The Gulf County School Board is poised tonight to approve a final 2017-18 budget thatwill include a modestly lower taxes for most taxpayers.

During a final public hearing on the budget scheduled for 5 p.m. ET at the district office’s, the board will put final approval to a millage rate that falls 8.38 percent and a budget that includes a 12.5 percent increase in revenues.

The millage rate will fall from 7.084 to 6.536, including the voter-approved one mill additional operating levy in place the past nine years.

A mill is equal to $1,000 per every $100,000 of appraised taxable personal property.

The margin of any tax decrease for property owners can be found within the margin between the 14 percent by which property values increased for district calculations and the 12.5 percent revenues will increase.

The tentative millage is 3.34 percent above the rollback, that millage at which the district would collect the identical amount of dollars as collected this year.

“There will be a miniscule ad valorem tax cut for taxpayers,” said Superintendent of Schools Jim Norton. “We work to hold to or lessen the burden on ad valorem taxpayers.”

In significant measure, the reduction in the millage comes courtesy of state lawmakers, who each spring during the legislative session set the major components of the Florida Education Finance Program (FEFP) to fund public schools.

A school district’s annual budget is unlike any other taxing authority in that nearly the entire budget framework is crafted by the Florida Legislature.

The largest component, Required Local Effort, was reduced this year from 4.633 mills to 4.108 mills, a drop of nearly 13 percent.

The district must levy the RLE to receive state funding.

Lawmakers also set the discretionary spending component, equal for all districts, at .748 mills.

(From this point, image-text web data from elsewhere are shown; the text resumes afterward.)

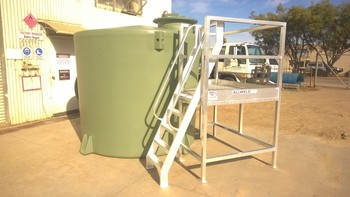 Custom access platform for tank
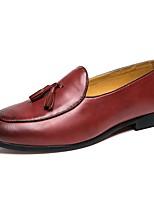 Недорогие -Муж. Комфортная обувь Полиуретан Осень Мокасины и Свитер Черный / Желтый / Красный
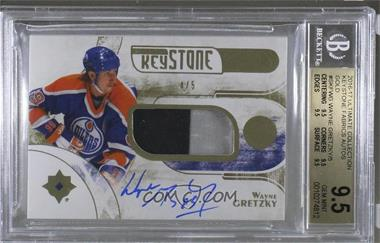 2016-17 Ultimate Collection - Keystone Fabrics Auto - Gold #SKF-WG - Wayne Gretzky /5 [BGS 9.5 GEM MINT]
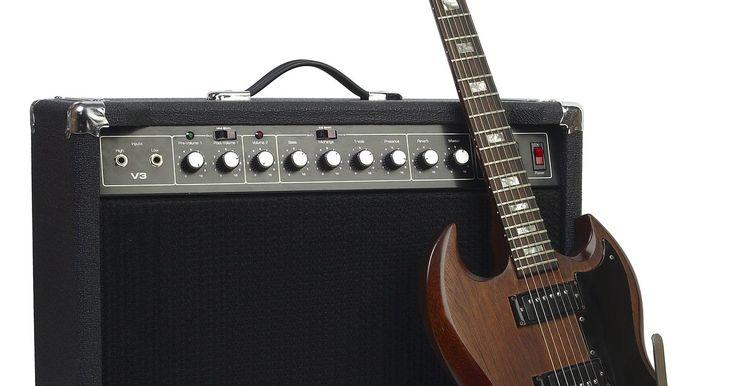 Cómo hacer un estuche para guitarra eléctrica. La infinita variedad de formas de las guitarras eléctricas de hoy han generado la necesidad de estuches que protejan cualquier instrumento de elementos y accidentes de todos los días. Aquí verás como hacer un estuche de tela que no sólo protege el instrumento sino que además es fácil de llevar.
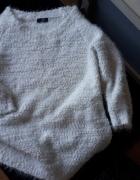 Biały milutki sweterek...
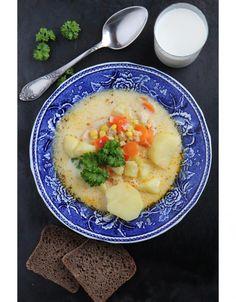 Äidin terveellisempi kanakeitto // Chicken & Vegetable Soup Food & Style Sari Kalliomäki, Tyrniä ja tyrskyjä Photo Sari Kalliomäki www.maku.fi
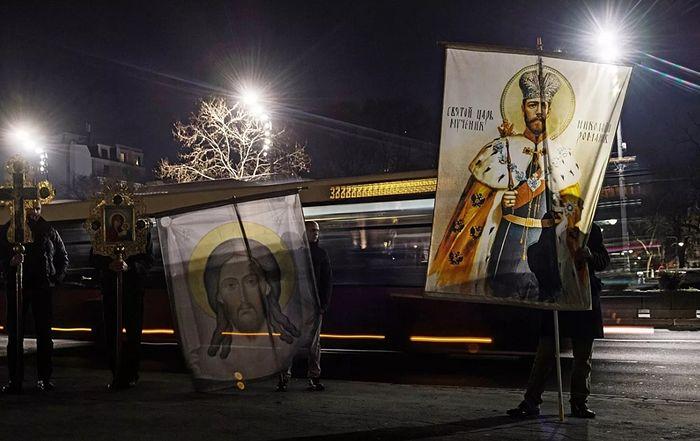 Православные хоругвеносцы на улице Белграда. Фото: РИА Новости / Григорий Сысоев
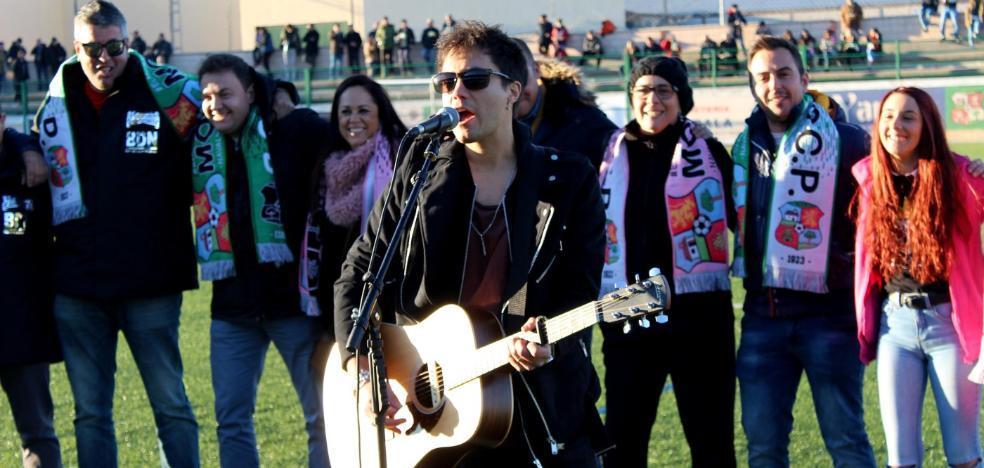 Álex Martín compone y canta el himno del centenario del Moralo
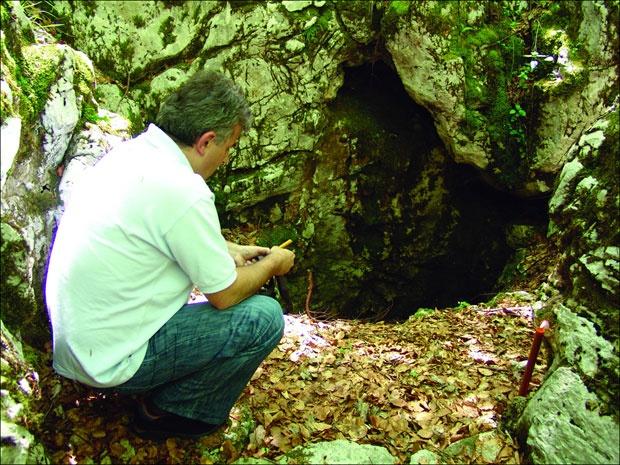 Душан Басташић уз Шаранову јаму на Велебиту, подручје некадашњег комплекса логора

The school board has sway only over the Local Capital Improvement (LCI), or millage for bricks-and-mortar dollars.

The board chose to maintain the same LCI millage, .680, which is less than half what the district is legally allowed to levy, which is 1.5 mills.

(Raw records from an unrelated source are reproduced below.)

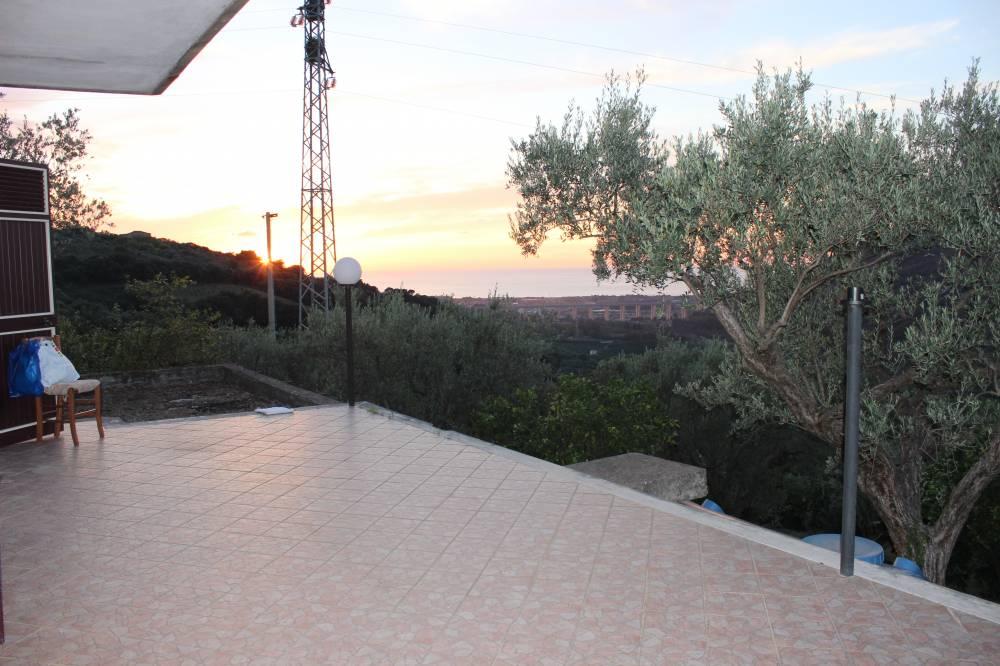 Terrazzo con vista mare della villa in vendita nel Comune di Mirto
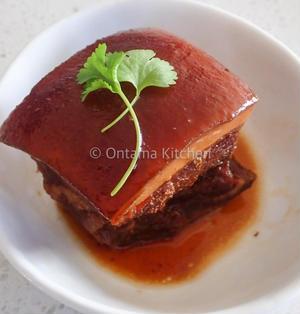東坡肉 トンポーロウ ( Dong Po Rou/ Braised Pork Belly)
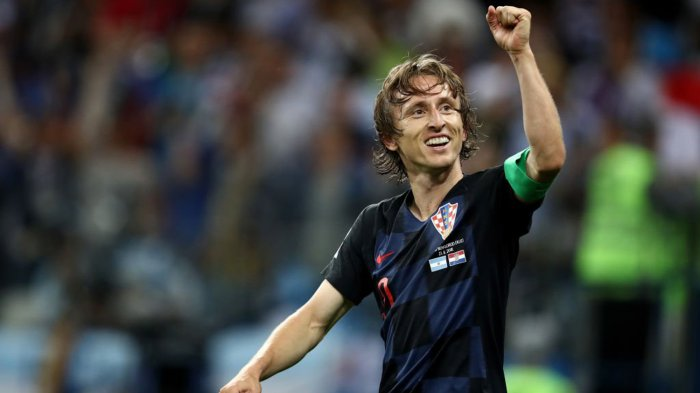 Kapten Timnas Kroasia, Luka Modric merayakan kemenangan timnya atas Timnas Argentina dalam laga babak penyisihan Grup D Piala Dunia 2018 di Stadion Nizhny Novgorod, Kota Nizhny Novgorod, Rusia, Jumat (22/6/2018) dini hari WIB.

Since voters approved an additional one mill operating levy the board has pledged to leave one mill of LCI on the table.

The past two years, with growing infrastructure needs, are the first the district has moved ever so slightly above the half mill.

The district’s LCI remains one of the lowest, it not the lowest, in the state.

“We held (LCI) millage to the same as previous years and the state actually cut theirs (RLE),” Norton said of the overall millage reduction.

The major items for the LCI dollars include new gym lights and lunch room ovens at Wewahitchka Jr./Sr. High School, basketball goals at Port St. Joe Jr./Sr. High School, enclosing the playground area at Wewahitchka Elementary School, and one new bus.

Construction on the covered playground area is underway and should be completed before the winter break.

While the budget, after some initial concerns over legislation coming out of Tallahassee, fell together this year, Norton expressed concern about next year.

Much of the movement on education during the legislative session was troubling for public school systems and particulary for rural school systems.

A later special session caused local districts to not even know budget numbers until weeks after the fiscal year began.

And though deals worked out among state leaders assuaged much of the potential pain which might have been inflicted in this year’s budget, next year, Norton said, is an unknown.

“Without legislative help, we know we’re facing a three-quarters of a million dollar shortfall for next year,” Norton said.

Another troubling development for the district, which could impact spending, is the enrollment projection for the school year, which is a base number for crafting the FEFP in Tallahassee.

During the summer, the district was struggling nearly 60 students behind, though that distance was closing as the school year opened up.

The first official student count comes next month.